The fourth embodiment of the invention

The fourth embodiment of a cell holder 1 for a battery housing of an electrical vehicle, in particular an electrical bike, or in a power tool as in the third embodiment, but with the difference that the upper surface 5 of the inclined projections 4 is chamfered towards one of its ends. Chamfering of the inclined projections 4 is especially important if the cell holder 1 is to be mounted in a battery housing in which the free spaces between the cell holder 1 and the battery housing, resulting from the dimensional deviation exceeding the tolerance range and subject to compensation, are so small that, when an attempt is made to remove the cell holder 1 from the battery housing, the resulting plastic deformations lead to damage of the inclined projections 4. The application of the inclined projections 4 with the chamfered upper surface towards one, or both of its ends as it might happen in the other embodiments of the invention, ensures that the cell holder 1 does not permanently lock into the battery housing. It can be inserted and removed from said housing without damaging the inclined projections 4 due to plastic deformations acting on these projections. Consequently, it enables maintenance of a battery system contained in the battery housing. Therefore, it is also possible to remove and insert the cell holder 1 during a manufacturing process when an assembler makes a mistake in assembling of those parts.

The fifth embodiment of the invention

The fifth embodiment of a cell holder 1 for a battery housing of an electrical vehicle, in particular an electrical bike, or a power tool as in the first or third embodiment, but with the difference that the cell holder 1 comprises both kinds of elements compensating dimensional tolerance of a battery housing i.e. the arched projections 3 and inclined projections 4, wherein the arched projection 3 is placed on the top of the body 2. The application of arched projections 3 and inclined projections 4 allows the use of the body of the cell holder 1 of different shapes and sizes, so a result the cell holder 1 can be used in battery housings of different shapes and sizes.

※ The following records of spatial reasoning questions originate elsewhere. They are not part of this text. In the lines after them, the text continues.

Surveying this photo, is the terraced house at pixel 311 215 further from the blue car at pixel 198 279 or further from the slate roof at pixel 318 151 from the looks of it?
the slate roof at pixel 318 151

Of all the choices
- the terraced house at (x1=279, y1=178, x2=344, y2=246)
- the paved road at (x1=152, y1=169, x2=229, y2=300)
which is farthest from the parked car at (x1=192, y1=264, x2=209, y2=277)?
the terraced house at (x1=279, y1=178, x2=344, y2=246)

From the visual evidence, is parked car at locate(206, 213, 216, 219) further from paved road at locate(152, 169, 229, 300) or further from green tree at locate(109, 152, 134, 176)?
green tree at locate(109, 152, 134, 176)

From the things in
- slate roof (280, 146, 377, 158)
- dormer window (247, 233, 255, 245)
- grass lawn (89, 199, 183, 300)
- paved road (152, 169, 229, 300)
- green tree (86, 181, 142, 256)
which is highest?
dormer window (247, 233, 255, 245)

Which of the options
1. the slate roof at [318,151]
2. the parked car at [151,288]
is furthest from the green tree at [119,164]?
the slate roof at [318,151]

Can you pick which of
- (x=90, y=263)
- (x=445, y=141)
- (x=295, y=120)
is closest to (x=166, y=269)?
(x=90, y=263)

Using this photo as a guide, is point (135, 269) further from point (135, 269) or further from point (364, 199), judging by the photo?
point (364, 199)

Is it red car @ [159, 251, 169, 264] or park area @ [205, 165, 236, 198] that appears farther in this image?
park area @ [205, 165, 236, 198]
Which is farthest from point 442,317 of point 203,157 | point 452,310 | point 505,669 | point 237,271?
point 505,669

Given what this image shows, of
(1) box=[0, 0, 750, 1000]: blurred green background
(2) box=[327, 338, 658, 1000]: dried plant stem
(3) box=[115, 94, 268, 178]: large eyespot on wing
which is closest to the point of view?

As is was mentioned the thickness of the inclined projections 4 is, for example, in the range from 0.6 to 1.5 mm and the thickness of the arched projections 3 is, for example, the range from 0.6 to 0.9 mm. In some embodiments of the invention only the thickness of the inclined projections 4 varies along their length in the given range. In the other embodiments of the invention only the thickness of the arched projections 3 varies along their length in the given range. In still other embodiments of the invention both the inclined projections 4 and the arched projections 3 varies thickness along their length in the given ranges, and in further embodiments of the invention both the inclined projections 4 and the arched projections 3 have a constant thickness along their length. When the mentioned thickness is constant, for both the inclined projections 4 and for the arched projections 3 it is 0.65 mm. The sixth embodiment of the invention

The fifth embodiment of a cell holder 1 for a battery housing of an electrical vehicle, in particular an electrical bike, or a power tool as in the fifth embodiment, but with the difference that the arched projections 3 are placed not only on the top but also on the bottom of the body 2.